|The Bernera Goddess|
Her home was once the sea (she is carved from the vertebra of a whale). Her expression is as ambiguous as the Mona Lisa’s smile.
The Bernera Goddess is an artefact so mysterious that there’s almost nothing to say about her. Her provenance is hearsay. Even her name has come to her as an arbitrary guess.
The gentleman who acquired her for Inverness Museum was told only that she had been found in an unnamed burial cairn somewhere in the Scottish Highlands, and that she was cursed. That’s her story in its entirety, with no details left out.
It’s tempting to believe the poor man was the victim of a hoax. And yet the Bernera Goddess has a striking presence, and a beauty that transcends the crudeness of her features. If you lean close she may even whisper something you find you needed to know. She seems wise – or is that a trick of the museum lighting?

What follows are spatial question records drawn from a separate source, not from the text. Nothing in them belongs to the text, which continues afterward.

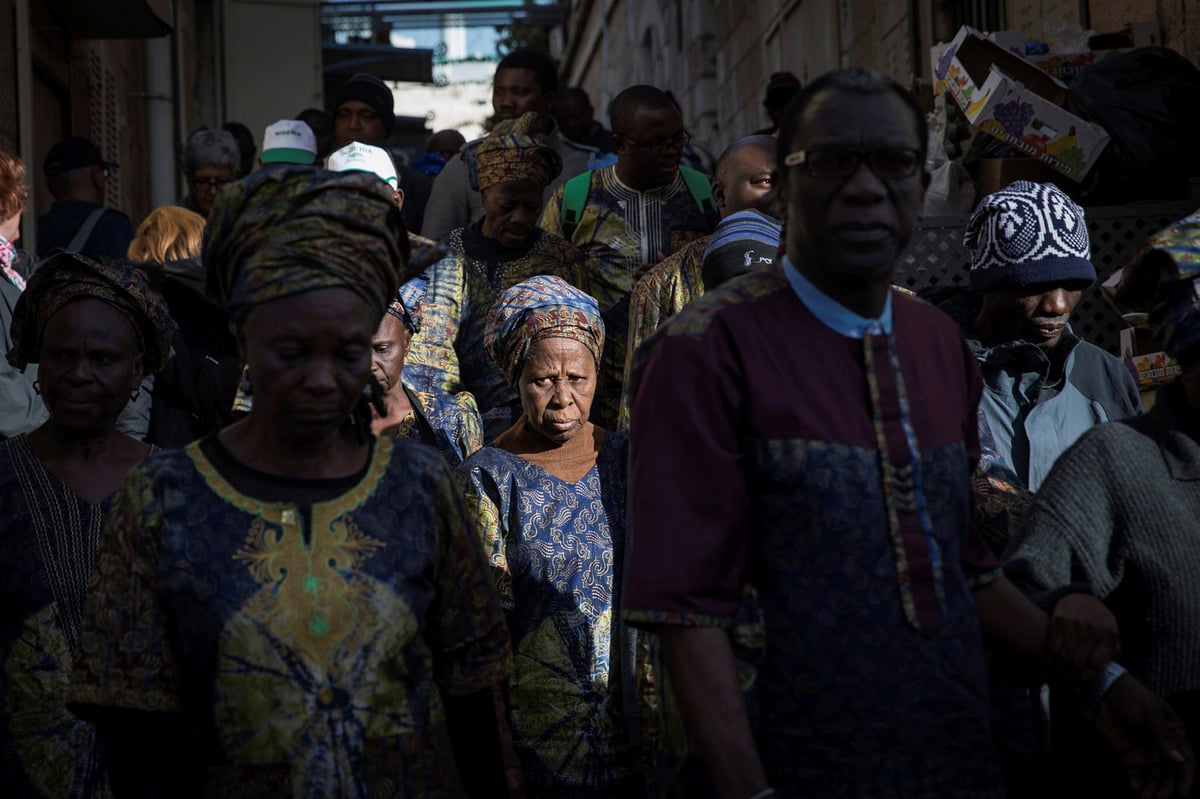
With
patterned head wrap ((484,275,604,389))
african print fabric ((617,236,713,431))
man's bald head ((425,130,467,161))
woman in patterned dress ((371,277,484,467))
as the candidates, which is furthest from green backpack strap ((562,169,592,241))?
man's bald head ((425,130,467,161))

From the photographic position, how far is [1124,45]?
8.09 meters

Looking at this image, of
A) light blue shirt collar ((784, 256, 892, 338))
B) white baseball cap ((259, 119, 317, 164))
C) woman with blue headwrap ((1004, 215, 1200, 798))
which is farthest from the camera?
white baseball cap ((259, 119, 317, 164))

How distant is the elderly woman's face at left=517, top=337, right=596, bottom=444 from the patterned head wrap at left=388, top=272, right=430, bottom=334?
66 cm

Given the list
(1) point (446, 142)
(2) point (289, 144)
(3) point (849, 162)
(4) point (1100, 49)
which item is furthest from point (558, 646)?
(1) point (446, 142)

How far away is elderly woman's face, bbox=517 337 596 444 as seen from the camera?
4.88 m

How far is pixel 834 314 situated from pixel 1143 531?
870 millimetres

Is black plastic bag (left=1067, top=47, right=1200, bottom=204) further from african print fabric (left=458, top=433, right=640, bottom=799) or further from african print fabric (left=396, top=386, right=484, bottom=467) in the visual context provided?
african print fabric (left=458, top=433, right=640, bottom=799)

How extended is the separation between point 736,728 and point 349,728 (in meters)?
0.72

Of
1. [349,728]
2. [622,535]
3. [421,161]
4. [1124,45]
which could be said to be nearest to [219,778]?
[349,728]

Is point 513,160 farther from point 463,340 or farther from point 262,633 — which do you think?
point 262,633

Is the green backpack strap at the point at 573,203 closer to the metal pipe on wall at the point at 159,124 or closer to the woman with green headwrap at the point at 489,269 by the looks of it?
the woman with green headwrap at the point at 489,269

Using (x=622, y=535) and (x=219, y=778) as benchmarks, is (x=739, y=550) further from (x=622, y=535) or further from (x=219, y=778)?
(x=622, y=535)

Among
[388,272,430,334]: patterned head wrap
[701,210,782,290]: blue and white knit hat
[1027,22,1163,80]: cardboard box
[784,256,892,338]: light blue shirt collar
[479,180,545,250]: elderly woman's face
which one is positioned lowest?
[784,256,892,338]: light blue shirt collar

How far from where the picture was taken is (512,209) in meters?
6.67
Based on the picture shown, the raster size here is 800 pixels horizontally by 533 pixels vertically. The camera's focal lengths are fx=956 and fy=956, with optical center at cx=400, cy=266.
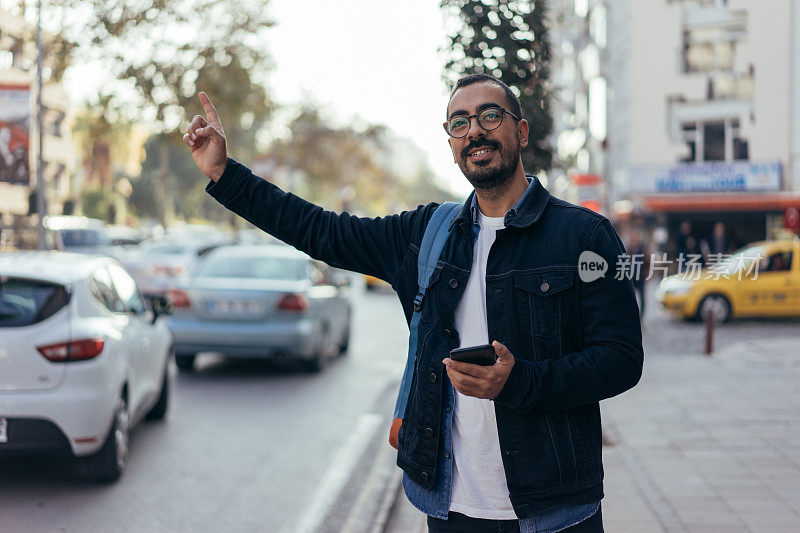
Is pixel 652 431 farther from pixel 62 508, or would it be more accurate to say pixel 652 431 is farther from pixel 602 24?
pixel 602 24

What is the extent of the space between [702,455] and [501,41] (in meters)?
3.34

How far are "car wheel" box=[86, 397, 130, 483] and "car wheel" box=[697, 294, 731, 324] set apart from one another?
14707 mm

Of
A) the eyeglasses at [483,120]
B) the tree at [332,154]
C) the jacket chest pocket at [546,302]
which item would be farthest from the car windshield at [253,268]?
the tree at [332,154]

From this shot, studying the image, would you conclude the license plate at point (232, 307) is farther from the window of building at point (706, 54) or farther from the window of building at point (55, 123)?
the window of building at point (55, 123)

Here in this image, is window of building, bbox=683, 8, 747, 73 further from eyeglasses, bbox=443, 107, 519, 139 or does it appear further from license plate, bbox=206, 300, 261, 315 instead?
eyeglasses, bbox=443, 107, 519, 139

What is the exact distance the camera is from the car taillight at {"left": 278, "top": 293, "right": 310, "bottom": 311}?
1073 cm

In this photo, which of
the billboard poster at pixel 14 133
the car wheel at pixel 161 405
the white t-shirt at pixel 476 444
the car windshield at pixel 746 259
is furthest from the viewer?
the car windshield at pixel 746 259

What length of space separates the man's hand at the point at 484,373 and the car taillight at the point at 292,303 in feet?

|My friend Sine in conversation with the Bernera Goddess|
It’s difficult to believe her capable of harbouring a curse, this goddess with the gentle smile. She’s remarkably serene for a cursed object. You have to suspect that the supposed curse was thrown in by the vendor just to swing the sale. But then you never can tell….

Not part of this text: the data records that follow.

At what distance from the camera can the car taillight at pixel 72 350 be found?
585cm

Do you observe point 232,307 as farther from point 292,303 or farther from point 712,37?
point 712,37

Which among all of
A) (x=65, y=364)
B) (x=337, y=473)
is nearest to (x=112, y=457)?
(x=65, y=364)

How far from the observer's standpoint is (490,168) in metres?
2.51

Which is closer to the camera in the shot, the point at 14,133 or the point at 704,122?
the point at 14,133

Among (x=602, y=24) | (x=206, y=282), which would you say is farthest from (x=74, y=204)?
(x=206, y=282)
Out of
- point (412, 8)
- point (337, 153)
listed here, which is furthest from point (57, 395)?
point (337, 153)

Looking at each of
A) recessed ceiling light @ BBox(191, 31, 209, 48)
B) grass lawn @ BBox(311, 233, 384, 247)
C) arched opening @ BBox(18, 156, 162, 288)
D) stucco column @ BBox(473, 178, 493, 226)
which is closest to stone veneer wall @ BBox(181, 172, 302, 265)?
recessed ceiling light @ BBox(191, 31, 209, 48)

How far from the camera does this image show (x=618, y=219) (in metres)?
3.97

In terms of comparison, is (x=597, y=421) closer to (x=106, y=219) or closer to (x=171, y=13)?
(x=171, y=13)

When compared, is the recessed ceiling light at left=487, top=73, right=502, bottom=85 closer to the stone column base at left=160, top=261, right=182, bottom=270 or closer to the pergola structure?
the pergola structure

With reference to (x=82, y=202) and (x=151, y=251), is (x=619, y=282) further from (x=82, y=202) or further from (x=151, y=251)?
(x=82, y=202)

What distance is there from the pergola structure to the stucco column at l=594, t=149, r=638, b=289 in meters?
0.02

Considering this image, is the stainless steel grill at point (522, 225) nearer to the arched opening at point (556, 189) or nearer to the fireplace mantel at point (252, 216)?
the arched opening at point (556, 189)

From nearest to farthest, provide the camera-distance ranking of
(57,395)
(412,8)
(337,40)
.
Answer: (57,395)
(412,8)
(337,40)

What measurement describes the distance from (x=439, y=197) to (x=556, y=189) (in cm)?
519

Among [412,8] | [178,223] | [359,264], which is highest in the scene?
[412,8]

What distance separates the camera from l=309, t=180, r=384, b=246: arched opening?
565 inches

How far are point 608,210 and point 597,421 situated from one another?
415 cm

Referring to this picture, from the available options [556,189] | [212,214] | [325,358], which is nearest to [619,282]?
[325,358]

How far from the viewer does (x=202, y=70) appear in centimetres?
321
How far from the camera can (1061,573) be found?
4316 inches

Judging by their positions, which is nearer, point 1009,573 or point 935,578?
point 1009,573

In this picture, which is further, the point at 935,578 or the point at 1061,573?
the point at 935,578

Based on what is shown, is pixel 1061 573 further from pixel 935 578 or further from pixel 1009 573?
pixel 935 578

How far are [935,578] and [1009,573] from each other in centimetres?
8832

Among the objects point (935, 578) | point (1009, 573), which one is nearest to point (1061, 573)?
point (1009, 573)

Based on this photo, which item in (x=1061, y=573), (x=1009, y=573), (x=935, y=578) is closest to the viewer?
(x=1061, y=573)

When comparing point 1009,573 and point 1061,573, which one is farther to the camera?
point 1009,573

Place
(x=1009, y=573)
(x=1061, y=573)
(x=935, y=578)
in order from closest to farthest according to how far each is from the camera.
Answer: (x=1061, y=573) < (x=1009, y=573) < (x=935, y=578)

Whose hand was it that carved her, and for what purpose? To her maker what was her significance? Does she even have any significance at all? It seems unlikely we’ll ever know anything more about her than we know now.

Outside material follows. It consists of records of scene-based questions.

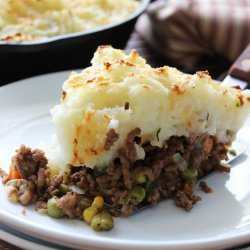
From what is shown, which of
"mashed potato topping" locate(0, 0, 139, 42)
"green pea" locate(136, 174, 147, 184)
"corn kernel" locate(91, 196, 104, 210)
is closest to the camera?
"corn kernel" locate(91, 196, 104, 210)

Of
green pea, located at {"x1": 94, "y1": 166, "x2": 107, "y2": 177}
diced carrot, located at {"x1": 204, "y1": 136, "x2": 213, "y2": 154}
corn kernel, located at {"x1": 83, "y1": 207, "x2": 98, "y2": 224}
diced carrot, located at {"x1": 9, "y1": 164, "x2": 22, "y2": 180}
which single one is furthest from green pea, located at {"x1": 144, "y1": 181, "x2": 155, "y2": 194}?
diced carrot, located at {"x1": 9, "y1": 164, "x2": 22, "y2": 180}

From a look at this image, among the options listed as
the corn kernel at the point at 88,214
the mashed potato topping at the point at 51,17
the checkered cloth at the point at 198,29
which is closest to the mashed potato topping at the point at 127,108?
the corn kernel at the point at 88,214

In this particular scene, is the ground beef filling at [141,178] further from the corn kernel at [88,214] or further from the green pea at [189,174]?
the corn kernel at [88,214]

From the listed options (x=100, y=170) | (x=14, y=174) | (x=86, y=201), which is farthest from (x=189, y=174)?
(x=14, y=174)

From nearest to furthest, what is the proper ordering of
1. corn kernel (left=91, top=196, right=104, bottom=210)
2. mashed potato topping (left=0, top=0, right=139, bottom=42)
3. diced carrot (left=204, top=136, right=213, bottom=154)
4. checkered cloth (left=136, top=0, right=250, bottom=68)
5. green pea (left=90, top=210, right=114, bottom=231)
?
green pea (left=90, top=210, right=114, bottom=231), corn kernel (left=91, top=196, right=104, bottom=210), diced carrot (left=204, top=136, right=213, bottom=154), mashed potato topping (left=0, top=0, right=139, bottom=42), checkered cloth (left=136, top=0, right=250, bottom=68)

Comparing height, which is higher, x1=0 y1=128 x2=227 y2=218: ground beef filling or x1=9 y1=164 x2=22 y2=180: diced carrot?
x1=0 y1=128 x2=227 y2=218: ground beef filling

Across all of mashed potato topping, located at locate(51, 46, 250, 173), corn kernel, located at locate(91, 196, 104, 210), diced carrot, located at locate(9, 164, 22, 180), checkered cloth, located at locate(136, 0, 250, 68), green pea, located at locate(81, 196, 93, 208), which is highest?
mashed potato topping, located at locate(51, 46, 250, 173)

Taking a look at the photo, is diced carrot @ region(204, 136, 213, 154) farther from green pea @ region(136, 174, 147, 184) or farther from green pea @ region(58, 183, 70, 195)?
green pea @ region(58, 183, 70, 195)
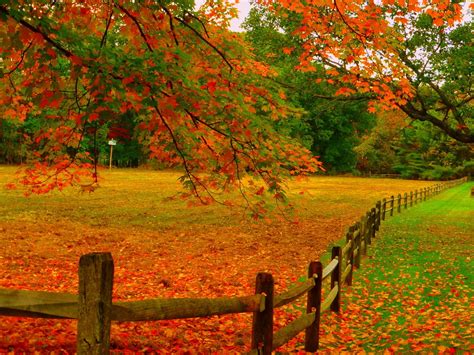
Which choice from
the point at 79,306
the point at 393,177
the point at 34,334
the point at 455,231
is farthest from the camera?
the point at 393,177

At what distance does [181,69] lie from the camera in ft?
20.5

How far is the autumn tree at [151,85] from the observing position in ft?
18.7

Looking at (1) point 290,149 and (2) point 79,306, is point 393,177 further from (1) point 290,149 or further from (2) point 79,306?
(2) point 79,306

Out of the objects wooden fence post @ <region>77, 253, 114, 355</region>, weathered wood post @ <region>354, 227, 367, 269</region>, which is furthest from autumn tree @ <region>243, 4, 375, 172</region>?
wooden fence post @ <region>77, 253, 114, 355</region>

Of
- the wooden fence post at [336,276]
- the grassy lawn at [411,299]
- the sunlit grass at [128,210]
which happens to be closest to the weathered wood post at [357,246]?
the grassy lawn at [411,299]

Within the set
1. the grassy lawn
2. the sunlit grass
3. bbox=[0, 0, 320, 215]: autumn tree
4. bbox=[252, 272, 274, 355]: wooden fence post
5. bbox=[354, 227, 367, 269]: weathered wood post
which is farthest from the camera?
the sunlit grass

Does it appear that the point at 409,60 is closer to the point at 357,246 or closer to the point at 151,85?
the point at 357,246

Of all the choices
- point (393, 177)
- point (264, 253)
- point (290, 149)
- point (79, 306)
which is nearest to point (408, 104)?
point (264, 253)

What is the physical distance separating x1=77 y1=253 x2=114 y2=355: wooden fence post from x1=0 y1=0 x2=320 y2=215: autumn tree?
109 inches

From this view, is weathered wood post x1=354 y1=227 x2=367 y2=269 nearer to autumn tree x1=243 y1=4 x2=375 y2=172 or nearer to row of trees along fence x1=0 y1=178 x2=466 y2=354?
autumn tree x1=243 y1=4 x2=375 y2=172

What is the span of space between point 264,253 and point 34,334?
9455 mm

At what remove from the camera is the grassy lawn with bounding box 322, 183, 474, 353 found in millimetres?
7199

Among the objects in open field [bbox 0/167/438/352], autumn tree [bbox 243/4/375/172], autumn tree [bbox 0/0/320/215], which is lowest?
open field [bbox 0/167/438/352]

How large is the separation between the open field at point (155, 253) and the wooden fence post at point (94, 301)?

|The Bernera Goddess's enigmatic smile|
She is a beautiful enigma. The most non-specific of deities. She asks us to believe in nothing, to buy into no mythology. She brings us no scripture or doctrine. She just exists.
In an era of ‘alternative facts’ and fake news, when information comes at us too fast and from all directions, it can be difficult to know what to believe, or whether it’s possible to ever really be certain of anything at all.
Perhaps the counsel of a vague goddess is exactly what we need, to remind us that our hearts and minds are free. And that we do know after all what’s right.